Count the lines in the entries below that contain the string "instances", and give only that number.

··· MATERIAL FOR THIS TASK

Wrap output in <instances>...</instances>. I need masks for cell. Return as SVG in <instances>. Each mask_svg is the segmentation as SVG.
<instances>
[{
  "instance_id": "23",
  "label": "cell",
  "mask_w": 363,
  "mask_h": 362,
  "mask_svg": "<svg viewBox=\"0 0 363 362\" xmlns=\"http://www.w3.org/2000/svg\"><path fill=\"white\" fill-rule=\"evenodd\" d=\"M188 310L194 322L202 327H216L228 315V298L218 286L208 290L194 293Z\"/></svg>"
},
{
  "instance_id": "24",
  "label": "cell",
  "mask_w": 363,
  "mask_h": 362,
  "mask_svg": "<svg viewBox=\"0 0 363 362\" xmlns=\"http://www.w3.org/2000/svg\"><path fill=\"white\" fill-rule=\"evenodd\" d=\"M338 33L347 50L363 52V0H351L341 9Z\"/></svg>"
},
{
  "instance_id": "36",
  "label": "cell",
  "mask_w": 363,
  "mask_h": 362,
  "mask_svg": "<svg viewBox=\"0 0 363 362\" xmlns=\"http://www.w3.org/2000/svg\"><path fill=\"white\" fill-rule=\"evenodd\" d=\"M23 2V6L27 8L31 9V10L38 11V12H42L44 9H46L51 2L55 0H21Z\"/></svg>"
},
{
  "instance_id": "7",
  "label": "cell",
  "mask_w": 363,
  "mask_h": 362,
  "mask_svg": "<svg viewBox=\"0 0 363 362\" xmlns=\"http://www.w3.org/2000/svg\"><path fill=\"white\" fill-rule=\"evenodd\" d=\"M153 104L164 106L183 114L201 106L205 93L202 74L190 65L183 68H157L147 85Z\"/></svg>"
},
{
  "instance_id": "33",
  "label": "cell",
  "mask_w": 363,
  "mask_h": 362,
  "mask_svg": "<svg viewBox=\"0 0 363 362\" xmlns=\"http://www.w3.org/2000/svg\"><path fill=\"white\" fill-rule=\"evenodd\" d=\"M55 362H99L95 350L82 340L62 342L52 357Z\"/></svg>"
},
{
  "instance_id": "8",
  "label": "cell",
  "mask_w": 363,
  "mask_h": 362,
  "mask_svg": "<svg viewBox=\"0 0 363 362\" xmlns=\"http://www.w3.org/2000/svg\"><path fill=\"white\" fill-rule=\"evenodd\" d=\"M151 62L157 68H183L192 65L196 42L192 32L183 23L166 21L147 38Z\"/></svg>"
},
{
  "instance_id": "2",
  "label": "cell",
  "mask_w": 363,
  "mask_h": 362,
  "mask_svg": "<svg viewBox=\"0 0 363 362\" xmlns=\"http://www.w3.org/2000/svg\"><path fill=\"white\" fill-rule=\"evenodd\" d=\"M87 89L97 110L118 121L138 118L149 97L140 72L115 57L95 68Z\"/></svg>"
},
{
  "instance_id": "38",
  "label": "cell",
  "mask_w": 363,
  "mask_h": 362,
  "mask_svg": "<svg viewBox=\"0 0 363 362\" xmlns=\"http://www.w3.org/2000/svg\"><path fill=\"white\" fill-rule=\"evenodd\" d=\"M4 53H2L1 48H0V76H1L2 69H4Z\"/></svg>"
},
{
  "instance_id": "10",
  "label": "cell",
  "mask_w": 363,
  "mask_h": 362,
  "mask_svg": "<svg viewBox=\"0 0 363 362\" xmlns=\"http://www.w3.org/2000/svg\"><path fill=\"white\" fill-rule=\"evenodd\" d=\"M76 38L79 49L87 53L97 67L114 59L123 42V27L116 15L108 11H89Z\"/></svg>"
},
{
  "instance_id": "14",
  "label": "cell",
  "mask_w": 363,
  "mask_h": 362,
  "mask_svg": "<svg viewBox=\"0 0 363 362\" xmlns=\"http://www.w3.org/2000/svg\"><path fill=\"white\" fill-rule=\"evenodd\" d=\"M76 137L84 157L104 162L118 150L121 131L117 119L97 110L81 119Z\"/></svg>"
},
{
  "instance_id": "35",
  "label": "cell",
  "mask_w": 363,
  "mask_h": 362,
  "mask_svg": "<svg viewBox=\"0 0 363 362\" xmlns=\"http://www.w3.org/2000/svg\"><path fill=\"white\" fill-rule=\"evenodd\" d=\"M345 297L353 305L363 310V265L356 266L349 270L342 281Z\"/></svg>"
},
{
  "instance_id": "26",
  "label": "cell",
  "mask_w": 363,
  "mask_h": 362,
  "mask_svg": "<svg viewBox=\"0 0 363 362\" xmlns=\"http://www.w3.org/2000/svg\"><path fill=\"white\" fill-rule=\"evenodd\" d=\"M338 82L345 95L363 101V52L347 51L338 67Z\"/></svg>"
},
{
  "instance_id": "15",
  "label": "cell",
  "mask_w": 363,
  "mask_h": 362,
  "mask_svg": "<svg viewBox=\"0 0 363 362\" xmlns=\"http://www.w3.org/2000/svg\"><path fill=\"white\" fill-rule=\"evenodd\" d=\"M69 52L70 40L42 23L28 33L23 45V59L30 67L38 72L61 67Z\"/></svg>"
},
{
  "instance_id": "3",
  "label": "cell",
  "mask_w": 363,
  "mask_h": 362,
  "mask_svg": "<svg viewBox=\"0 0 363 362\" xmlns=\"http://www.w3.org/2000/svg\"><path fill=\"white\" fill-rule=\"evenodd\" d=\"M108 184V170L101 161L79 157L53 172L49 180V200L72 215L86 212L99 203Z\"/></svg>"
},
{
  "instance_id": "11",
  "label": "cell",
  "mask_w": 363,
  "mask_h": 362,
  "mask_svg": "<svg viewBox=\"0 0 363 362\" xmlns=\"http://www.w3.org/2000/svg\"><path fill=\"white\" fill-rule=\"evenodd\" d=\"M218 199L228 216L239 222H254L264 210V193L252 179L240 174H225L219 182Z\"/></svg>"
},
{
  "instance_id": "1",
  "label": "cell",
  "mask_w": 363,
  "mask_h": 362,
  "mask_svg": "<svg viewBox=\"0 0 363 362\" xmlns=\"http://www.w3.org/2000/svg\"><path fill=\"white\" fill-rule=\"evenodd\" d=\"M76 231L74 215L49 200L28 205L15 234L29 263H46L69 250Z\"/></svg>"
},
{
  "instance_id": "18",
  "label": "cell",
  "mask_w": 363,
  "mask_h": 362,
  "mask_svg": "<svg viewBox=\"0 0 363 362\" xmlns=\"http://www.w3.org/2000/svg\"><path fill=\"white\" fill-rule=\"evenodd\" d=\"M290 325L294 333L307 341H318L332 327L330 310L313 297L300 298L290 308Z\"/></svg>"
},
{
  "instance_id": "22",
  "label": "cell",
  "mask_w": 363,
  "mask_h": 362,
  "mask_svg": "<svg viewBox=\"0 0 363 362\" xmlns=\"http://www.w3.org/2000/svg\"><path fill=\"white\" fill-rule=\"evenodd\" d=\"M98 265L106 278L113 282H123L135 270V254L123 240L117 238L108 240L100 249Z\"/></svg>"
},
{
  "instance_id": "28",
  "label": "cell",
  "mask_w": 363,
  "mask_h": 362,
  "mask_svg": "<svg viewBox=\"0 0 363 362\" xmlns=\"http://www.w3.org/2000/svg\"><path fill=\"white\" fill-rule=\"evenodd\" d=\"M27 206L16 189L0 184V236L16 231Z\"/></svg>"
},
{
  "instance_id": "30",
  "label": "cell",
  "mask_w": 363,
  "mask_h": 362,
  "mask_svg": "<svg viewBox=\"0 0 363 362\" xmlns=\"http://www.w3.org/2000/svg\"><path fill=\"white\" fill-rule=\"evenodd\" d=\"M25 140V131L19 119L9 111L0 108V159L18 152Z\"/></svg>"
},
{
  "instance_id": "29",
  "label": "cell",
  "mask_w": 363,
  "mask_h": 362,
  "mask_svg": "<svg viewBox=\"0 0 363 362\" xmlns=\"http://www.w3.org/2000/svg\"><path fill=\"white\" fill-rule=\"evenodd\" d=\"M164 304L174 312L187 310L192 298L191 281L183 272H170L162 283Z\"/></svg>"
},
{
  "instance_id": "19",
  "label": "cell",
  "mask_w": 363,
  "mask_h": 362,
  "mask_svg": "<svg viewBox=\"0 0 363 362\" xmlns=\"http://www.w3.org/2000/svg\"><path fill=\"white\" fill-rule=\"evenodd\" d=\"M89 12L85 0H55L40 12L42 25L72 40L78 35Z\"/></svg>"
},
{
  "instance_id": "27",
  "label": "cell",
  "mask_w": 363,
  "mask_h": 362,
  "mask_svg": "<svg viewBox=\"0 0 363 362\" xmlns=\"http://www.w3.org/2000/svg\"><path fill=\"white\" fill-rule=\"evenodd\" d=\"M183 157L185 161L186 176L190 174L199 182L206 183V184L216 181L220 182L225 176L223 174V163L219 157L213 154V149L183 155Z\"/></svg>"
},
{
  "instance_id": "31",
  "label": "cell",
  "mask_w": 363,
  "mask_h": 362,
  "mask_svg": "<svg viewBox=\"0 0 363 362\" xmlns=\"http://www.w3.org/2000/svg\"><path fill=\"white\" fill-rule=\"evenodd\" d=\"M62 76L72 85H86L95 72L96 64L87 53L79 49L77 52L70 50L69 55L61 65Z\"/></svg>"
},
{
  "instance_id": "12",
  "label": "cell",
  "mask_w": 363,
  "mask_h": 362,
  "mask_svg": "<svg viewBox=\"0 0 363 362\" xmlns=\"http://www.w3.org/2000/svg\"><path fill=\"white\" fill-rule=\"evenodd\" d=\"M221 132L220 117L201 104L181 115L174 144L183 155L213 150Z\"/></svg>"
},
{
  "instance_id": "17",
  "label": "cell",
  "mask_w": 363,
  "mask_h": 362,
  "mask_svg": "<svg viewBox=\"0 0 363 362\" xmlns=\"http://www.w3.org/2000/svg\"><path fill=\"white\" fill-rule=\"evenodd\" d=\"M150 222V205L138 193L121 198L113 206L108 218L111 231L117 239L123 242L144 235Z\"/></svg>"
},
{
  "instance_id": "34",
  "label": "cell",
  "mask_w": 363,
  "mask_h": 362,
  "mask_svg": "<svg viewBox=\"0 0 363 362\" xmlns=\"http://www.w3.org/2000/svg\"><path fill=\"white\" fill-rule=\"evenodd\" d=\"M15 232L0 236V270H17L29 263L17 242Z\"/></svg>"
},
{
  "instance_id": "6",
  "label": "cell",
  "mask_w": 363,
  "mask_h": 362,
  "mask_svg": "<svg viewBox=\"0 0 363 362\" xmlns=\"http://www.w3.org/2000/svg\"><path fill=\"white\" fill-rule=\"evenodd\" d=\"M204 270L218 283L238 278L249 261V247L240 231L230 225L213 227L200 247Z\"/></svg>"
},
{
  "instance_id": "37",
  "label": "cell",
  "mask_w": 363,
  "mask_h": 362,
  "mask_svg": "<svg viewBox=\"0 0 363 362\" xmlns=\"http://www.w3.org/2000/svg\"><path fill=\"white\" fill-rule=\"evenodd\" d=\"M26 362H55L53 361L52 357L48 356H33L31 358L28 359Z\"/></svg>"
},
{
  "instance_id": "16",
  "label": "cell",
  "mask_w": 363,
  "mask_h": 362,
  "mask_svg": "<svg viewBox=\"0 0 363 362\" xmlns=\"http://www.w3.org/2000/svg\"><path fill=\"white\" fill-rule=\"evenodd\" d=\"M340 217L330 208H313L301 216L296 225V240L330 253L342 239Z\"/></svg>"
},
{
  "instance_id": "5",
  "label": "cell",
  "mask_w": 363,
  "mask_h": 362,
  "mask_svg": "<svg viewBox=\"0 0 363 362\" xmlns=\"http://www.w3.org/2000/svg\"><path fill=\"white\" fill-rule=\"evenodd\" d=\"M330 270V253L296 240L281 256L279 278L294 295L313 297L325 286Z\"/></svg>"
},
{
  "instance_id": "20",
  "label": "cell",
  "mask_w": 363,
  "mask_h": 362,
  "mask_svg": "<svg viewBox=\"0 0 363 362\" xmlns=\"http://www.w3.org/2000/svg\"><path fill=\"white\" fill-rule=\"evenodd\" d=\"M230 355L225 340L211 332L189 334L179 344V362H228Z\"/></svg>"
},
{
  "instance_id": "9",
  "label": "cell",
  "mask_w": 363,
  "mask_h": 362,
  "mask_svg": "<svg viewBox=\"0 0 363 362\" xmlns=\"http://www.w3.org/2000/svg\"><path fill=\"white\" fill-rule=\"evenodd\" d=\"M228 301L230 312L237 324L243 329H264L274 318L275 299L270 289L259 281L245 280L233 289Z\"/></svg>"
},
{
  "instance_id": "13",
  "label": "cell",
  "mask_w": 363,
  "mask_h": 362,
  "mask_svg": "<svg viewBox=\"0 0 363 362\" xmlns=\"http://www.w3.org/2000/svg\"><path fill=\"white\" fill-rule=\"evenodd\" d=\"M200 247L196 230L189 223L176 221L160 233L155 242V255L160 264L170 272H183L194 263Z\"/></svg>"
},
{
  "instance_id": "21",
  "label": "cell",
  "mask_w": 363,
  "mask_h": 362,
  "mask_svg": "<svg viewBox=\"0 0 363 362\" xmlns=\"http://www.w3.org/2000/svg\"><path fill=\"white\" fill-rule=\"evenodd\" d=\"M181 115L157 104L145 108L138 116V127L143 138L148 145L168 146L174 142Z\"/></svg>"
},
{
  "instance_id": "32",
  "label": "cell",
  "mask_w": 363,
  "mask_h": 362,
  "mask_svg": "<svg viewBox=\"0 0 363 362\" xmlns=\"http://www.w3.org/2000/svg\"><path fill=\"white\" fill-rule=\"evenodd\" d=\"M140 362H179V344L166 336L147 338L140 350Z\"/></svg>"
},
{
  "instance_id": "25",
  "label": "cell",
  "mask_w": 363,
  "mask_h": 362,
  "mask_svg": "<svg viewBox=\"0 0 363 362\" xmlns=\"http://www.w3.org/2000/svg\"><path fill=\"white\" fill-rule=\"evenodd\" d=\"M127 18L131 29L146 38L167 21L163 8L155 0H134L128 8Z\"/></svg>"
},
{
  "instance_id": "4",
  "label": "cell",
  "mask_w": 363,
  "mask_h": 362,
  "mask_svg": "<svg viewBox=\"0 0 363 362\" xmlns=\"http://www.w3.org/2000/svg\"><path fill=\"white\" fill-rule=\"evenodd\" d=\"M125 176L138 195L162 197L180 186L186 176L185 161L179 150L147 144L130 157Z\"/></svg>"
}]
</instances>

······

**ANSWER FOR THE TASK:** 3